━━ Material for this exercise ━━

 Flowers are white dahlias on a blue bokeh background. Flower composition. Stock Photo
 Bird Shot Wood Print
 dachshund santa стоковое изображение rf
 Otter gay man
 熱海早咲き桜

━━━
━━ Material for this exercise ━━

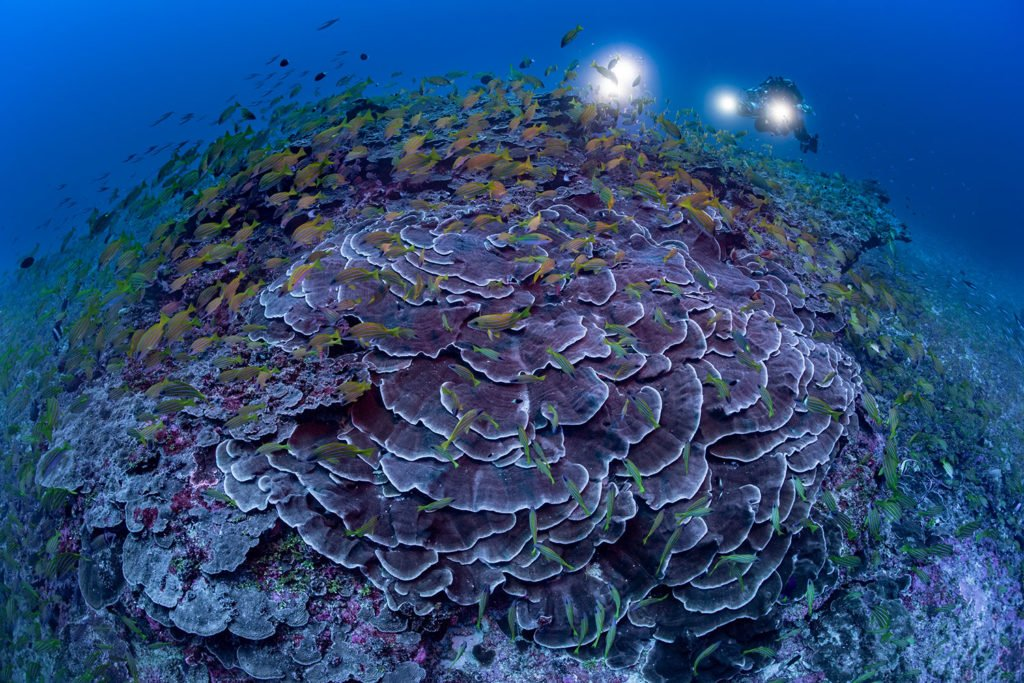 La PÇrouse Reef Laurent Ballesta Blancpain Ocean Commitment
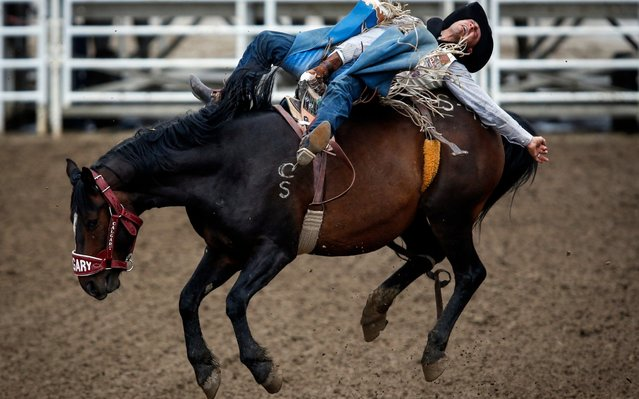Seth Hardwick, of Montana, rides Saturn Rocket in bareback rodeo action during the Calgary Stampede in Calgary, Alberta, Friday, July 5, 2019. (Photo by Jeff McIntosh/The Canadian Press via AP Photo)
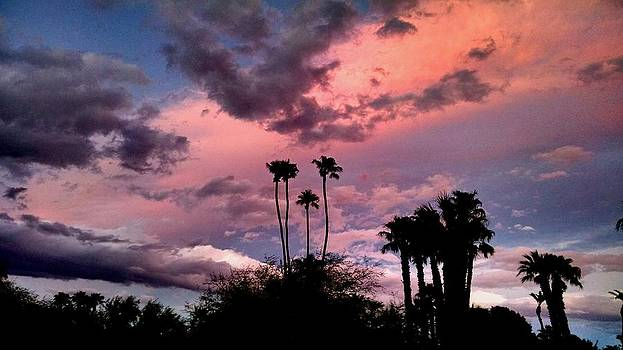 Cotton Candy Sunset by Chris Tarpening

━━━
━━ Material for this exercise ━━

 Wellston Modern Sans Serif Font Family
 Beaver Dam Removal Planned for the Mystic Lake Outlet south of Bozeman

━━━

### Exercise goal:
All pictures are to be skipped. Output, word for word, the lines in the data above starting at the line containing "La PÇrouse Reef" and ending at the line containing "Seth Hardwick, of".

### Exercise solution:
 La PÇrouse Reef Laurent Ballesta Blancpain Ocean Commitment
Seth Hardwick, of Montana, rides Saturn Rocket in bareback rodeo action during the Calgary Stampede in Calgary, Alberta, Friday, July 5, 2019. (Photo by Jeff McIntosh/The Canadian Press via AP Photo)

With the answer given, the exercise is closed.